TUGAS DAN LATIHAN
1: Tolong tulis ulang kutipan ini, semua bagian mulai dari "Well, nyatanya agak" sampai ke "ketahanan pangan nasional.", dan ganti "pemberdayaan" dengan "penguatan".
2: Menurut kutipan, apa tujuan contract farming?

Well, nyatanya agak sulit menjawab pertanyaan itu karena melibatkan banyak faktor dan tergantung pada implementasi konkret dari kedua model tersebut. Apalagi, baik contract farming maupun food estate memiliki karakteristik dan tujuan yang berbeda.

Contract farming punya tujuan untuk memastikan ketersediaan pasokan pangan dengan cara pemberdayaan petani dan pemberian jaminan pemasaran produk pertanian. Namun, di tengah kondisi makin berkurang lahan pertanian, contract farming ini bisa saja belum mampu menyelesaikan keseluruhan program ketahanan pangan nasional.

Ini berbeda dengan food estate yang merupakan program skala besar. Food estate biasanya dirancang untuk proyek pertanian skala besar, yang dapat meningkatkan produksi pangan nasional. Dengan demikian, arah programnya juga sedikit berbeda.

Food estate juga dapat memberikan peluang diversifikasi ekonomi di daerah yang terlibat. Ini memberikan daerah kemampuan untuk memproduksi jenis komoditas tertentu yang menguntungkan bagi pendapatan daerah.

ENTRI YANG DISEDIAKAN
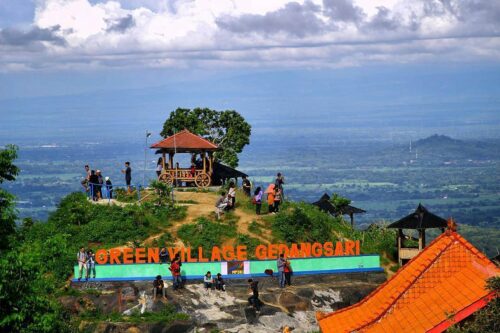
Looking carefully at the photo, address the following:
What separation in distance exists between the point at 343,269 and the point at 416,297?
20789 millimetres

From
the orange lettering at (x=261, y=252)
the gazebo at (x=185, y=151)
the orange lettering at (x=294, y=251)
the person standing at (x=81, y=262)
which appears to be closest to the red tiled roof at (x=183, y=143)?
the gazebo at (x=185, y=151)

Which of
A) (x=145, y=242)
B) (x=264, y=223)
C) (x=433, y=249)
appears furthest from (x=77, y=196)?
(x=433, y=249)

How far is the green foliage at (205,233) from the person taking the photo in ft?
147

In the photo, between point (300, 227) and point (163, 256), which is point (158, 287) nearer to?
point (163, 256)

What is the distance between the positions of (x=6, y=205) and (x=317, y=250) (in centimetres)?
2139

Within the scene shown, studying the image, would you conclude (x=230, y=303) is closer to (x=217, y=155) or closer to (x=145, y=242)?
(x=145, y=242)

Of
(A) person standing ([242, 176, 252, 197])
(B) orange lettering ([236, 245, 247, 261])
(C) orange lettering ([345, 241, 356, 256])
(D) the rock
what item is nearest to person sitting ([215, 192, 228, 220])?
(A) person standing ([242, 176, 252, 197])

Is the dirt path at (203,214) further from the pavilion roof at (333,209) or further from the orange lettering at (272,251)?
the pavilion roof at (333,209)

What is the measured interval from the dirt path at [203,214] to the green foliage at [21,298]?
63.3 ft

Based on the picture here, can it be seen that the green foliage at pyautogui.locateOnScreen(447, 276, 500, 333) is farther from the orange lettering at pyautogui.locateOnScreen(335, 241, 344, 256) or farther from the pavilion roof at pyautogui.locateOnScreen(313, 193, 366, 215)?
the pavilion roof at pyautogui.locateOnScreen(313, 193, 366, 215)

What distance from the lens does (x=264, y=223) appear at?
4716 centimetres

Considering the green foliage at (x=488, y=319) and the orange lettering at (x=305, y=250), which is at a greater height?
the green foliage at (x=488, y=319)

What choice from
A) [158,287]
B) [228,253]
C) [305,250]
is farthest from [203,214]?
[158,287]

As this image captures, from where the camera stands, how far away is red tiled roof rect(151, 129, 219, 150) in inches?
2078
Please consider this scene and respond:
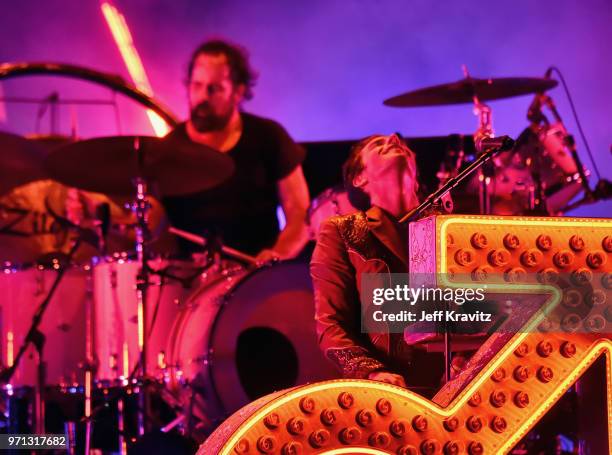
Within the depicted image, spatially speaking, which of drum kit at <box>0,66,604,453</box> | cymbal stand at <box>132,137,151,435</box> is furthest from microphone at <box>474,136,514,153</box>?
cymbal stand at <box>132,137,151,435</box>

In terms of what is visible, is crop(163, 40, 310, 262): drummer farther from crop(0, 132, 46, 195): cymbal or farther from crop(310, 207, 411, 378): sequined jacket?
crop(310, 207, 411, 378): sequined jacket

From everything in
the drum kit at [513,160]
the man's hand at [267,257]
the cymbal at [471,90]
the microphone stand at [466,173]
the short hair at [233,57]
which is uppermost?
the short hair at [233,57]

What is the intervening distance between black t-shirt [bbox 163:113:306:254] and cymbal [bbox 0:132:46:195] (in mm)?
Result: 1048

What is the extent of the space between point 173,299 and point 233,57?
→ 2.13 meters

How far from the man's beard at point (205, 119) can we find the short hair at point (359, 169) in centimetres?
304

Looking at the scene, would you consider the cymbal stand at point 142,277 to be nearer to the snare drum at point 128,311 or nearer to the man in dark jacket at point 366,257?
the snare drum at point 128,311

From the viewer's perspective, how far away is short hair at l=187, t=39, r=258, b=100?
7215 millimetres

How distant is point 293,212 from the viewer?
274 inches

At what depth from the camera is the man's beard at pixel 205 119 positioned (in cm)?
721

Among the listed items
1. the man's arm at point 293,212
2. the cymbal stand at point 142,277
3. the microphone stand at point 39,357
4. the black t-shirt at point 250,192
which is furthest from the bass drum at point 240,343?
the black t-shirt at point 250,192

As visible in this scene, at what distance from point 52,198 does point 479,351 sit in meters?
4.66

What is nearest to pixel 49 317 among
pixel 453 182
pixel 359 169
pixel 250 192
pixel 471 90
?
pixel 250 192

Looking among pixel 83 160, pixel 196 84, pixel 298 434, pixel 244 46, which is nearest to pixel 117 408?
pixel 83 160

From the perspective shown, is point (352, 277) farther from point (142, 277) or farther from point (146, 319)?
point (146, 319)
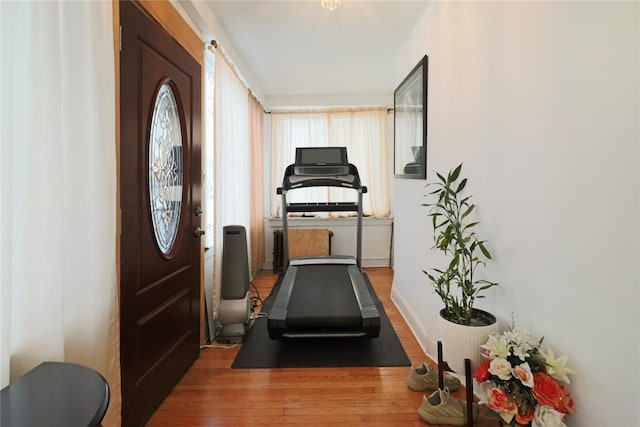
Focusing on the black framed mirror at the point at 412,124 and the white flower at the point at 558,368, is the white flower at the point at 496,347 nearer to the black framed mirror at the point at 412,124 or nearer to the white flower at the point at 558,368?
the white flower at the point at 558,368

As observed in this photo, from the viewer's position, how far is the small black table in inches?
28.5

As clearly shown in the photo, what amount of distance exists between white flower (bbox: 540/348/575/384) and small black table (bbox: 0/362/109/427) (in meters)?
1.43

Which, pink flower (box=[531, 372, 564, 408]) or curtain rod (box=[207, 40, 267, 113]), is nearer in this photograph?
pink flower (box=[531, 372, 564, 408])

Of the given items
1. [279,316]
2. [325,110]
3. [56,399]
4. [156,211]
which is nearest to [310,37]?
[325,110]

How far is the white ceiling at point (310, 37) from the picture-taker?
2.63 metres

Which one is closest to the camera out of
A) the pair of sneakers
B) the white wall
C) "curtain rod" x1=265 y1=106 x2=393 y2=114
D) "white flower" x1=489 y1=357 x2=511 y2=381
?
the white wall

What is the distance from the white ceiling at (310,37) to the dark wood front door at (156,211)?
73 centimetres

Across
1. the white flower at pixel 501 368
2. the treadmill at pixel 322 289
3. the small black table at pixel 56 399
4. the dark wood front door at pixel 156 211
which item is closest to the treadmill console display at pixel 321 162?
the treadmill at pixel 322 289

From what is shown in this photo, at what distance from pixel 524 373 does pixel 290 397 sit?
132 cm

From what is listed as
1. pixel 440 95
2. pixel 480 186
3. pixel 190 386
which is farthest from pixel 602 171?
pixel 190 386

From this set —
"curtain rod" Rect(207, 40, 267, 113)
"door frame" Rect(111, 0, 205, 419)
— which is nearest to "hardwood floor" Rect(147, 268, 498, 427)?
"door frame" Rect(111, 0, 205, 419)

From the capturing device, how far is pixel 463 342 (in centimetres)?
152

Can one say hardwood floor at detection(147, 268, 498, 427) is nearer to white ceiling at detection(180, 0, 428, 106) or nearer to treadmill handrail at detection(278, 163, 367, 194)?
treadmill handrail at detection(278, 163, 367, 194)

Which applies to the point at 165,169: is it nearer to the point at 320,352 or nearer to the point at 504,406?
the point at 320,352
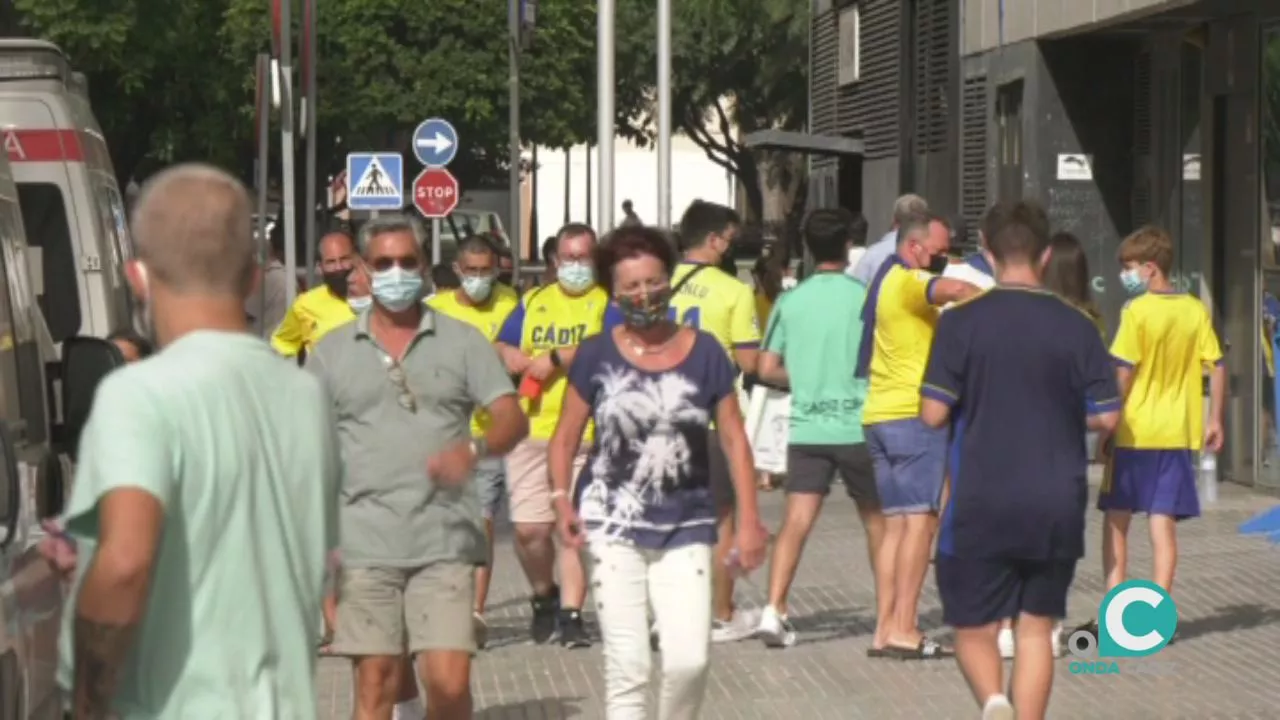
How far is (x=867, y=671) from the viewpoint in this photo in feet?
35.8

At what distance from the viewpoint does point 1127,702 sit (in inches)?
395

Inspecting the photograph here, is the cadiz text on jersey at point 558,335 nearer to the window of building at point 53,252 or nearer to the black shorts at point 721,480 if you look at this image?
the black shorts at point 721,480

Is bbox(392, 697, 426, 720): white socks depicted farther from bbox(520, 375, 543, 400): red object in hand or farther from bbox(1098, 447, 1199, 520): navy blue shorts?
bbox(1098, 447, 1199, 520): navy blue shorts

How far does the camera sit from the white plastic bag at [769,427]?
462 inches

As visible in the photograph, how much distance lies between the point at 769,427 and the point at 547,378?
1241 millimetres

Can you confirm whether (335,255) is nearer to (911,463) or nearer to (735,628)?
(735,628)

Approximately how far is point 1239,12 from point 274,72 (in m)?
7.70

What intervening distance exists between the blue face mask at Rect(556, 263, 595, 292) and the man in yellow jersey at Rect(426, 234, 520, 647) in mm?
510

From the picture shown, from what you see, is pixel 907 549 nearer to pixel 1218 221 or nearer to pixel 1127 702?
pixel 1127 702

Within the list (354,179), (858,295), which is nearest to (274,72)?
(354,179)

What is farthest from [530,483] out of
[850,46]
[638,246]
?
[850,46]

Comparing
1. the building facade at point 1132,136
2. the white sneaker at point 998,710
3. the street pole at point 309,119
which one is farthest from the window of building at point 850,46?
the white sneaker at point 998,710

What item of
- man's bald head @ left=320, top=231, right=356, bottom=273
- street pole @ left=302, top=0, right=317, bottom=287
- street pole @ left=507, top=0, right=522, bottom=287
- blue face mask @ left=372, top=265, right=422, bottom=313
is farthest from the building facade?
blue face mask @ left=372, top=265, right=422, bottom=313

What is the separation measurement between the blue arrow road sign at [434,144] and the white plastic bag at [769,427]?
17926 mm
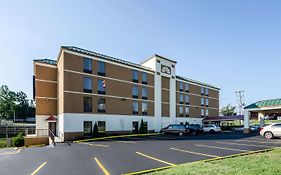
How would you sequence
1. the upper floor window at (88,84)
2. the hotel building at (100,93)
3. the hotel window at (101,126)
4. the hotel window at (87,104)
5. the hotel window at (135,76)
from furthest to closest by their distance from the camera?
the hotel window at (135,76), the hotel window at (101,126), the upper floor window at (88,84), the hotel window at (87,104), the hotel building at (100,93)

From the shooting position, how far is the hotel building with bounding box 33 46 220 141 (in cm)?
3168

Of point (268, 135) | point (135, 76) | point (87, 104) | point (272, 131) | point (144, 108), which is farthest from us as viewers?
point (144, 108)

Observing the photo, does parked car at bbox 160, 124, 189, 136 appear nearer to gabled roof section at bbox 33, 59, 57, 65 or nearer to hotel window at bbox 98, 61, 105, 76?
hotel window at bbox 98, 61, 105, 76

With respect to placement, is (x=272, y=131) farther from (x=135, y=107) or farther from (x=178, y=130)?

JAWABAN SOAL
1:
Well, nyatanya agak sulit menjawab pertanyaan itu karena melibatkan banyak faktor dan tergantung pada implementasi konkret dari kedua model tersebut. Apalagi, baik contract farming maupun food estate memiliki karakteristik dan tujuan yang berbeda.

Contract farming punya tujuan untuk memastikan ketersediaan pasokan pangan dengan cara penguatan petani dan pemberian jaminan pemasaran produk pertanian. Namun, di tengah kondisi makin berkurang lahan pertanian, contract farming ini bisa saja belum mampu menyelesaikan keseluruhan program ketahanan pangan nasional.

2: Memastikan ketersediaan pasokan pangan dengan cara pemberdayaan petani dan pemberian jaminan pemasaran produk pertanian.